Testbench in VHDL

Question

I have designed an entity multiply and an architecture which implements this entity, but I don't know how to write a testbench for that. In other words: how can I pass values to my architecture? I'm not sure if this codes is right at all, but I can't test it without passing values to it.

library ieee; 
use ieee.numeric_std.all; 
use ieee.std_logic_1164.all;

entity multiply is
port (
    in_A : in std_ulogic_vector(7 downto 0);
    in_B : in std_ulogic_vector(7 downto 0);
    out_Q : out std_ulogic_vector(15 downto 0)
);
end multiply;

architecture multiply_arch of multiply is
signal p0 : std_ulogic_vector(7 downto 0);
signal p1 : std_ulogic_vector(7 downto 0);
signal p2 : std_ulogic_vector(7 downto 0);
signal p3 : std_ulogic_vector(7 downto 0);
signal p4 : std_ulogic_vector(7 downto 0);
signal p5 : std_ulogic_vector(7 downto 0);
signal p6 : std_ulogic_vector(7 downto 0);
signal p7 : std_ulogic_vector(7 downto 0);
begin
p0 <= (7 downto 0 => in_A(0)) and in_B;
p1 <= (7 downto 0 => in_A(1)) and in_B;
p2 <= (7 downto 0 => in_A(2)) and in_B;
p3 <= (7 downto 0 => in_A(3)) and in_B; 
p4 <= (7 downto 0 => in_A(4)) and in_B;
p5 <= (7 downto 0 => in_A(5)) and in_B;
p6 <= (7 downto 0 => in_A(6)) and in_B; 
p7 <= (7 downto 0 => in_A(7)) and in_B;

out_Q(15 downto 1) <= std_ulogic_vector((unsigned(p0) + unsigned(p1&"0") + unsigned(p2&"00") + unsigned(p3&"000") + unsigned(p4&"0000") + unsigned(p5&"00000") + unsigned(p6&"000000") + unsigned(p7&"0000000")));
end architecture multiply_arch;

Answer 1

You need to create a component definition and then instantiate that component in another file. This file will be your test bench file.

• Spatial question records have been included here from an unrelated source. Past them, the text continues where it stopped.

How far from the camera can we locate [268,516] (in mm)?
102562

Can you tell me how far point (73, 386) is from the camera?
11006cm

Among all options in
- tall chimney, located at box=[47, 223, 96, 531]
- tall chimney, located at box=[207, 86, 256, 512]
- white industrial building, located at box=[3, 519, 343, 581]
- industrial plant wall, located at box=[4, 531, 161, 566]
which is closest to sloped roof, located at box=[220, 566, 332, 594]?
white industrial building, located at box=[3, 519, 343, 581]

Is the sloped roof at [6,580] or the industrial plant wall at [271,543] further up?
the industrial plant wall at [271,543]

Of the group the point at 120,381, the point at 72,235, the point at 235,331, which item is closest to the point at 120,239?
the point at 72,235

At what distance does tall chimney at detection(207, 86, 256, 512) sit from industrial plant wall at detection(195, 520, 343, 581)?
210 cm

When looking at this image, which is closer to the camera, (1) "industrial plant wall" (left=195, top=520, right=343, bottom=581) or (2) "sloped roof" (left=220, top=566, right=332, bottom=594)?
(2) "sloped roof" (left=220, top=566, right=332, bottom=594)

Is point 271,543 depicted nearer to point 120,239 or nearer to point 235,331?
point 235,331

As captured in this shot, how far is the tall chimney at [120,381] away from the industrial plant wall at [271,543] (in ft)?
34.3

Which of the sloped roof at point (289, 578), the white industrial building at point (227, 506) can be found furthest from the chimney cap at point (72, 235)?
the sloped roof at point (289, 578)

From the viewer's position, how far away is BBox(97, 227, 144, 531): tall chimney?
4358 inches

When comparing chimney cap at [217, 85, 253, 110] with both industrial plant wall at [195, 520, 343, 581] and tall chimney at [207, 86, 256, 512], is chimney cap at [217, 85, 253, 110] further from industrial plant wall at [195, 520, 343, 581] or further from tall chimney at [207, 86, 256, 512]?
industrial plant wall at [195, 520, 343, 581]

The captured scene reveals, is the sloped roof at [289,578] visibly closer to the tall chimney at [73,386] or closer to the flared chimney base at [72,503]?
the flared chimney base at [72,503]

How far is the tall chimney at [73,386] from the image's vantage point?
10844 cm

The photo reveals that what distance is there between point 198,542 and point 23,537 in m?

The test bench file will need to have the component which looks like this:

component multiply is
port (
    in_A : in std_ulogic_vector(7 downto 0);
    in_B : in std_ulogic_vector(7 downto 0);
    out_Q : out std_ulogic_vector(15 downto 0)
);
end component multiply;

Then below the begin statement for your architecture you need the component instantiation which will look something like this:

multiply_inst : multiply
port map (
    in_A  => test_A,
    in_B  => test_B,
    out_Q => test_out
);

You will need to drive signals test_A and test_B from your testbench, and look at the result of signal test_out to see if your multiply module is performing as expected.

For a complete example of this see: how to create a testbench in VHDL

Answer 2

The multiply entity has few input bits (only 16 std_logic) and there is no clock or state in the module, so an exhaustive test bench that tries all 0/1 combinations of the inputs can be created. This test bench can include a "reference" model, which in the case of multiply operation simply is a *.

A suggestion for such an test bench is included below:

library ieee;
use ieee.std_logic_1164.all;

entity multiply_tb is
end entity;


library ieee;
use ieee.numeric_std.all;

architecture sim of multiply_tb is

  signal dut_in_a  : std_ulogic_vector( 7 downto 0);
  signal dut_in_b  : std_ulogic_vector( 7 downto 0);
  signal dut_out_q : std_ulogic_vector(15 downto 0);

  signal dut_ok : boolean;

begin

  -- Device Under Test (DUT)
  multiply_e : entity work.multiply
    port map(
        in_A => dut_in_a,
        in_B => dut_in_b,
        out_Q => dut_out_q);

  -- Result generation
  dut_ok <= to_integer(unsigned(dut_in_a)) * to_integer(unsigned(dut_in_b)) =
            to_integer(unsigned(dut_out_q(15 downto 1)));

  -- Stimuli generation and result test
  process is
    variable in_a_v  : natural;
    variable in_b_v  : natural;
    variable out_q_v : natural;
  begin
    for in_a_v in 0 to 255 loop
      for in_b_v in 0 to 255 loop
        dut_in_a <= std_ulogic_vector(to_unsigned(in_a_v, dut_in_a'length));
        dut_in_b <= std_ulogic_vector(to_unsigned(in_b_v, dut_in_b'length));
        wait for 5 ns;
        assert dut_ok report "DUT failed" severity ERROR;
        wait for 5 ns;
      end loop;
    end loop;
    wait;  -- End of simulation
  end process;

end architecture;

Note that it looks like there is some bug in the multiply entity, since bit 0 of out_Q is not driven, and the upper bits does not create proper multiply result. When the issue is fixed, then the result generation (reference model) should be updated as appropriate.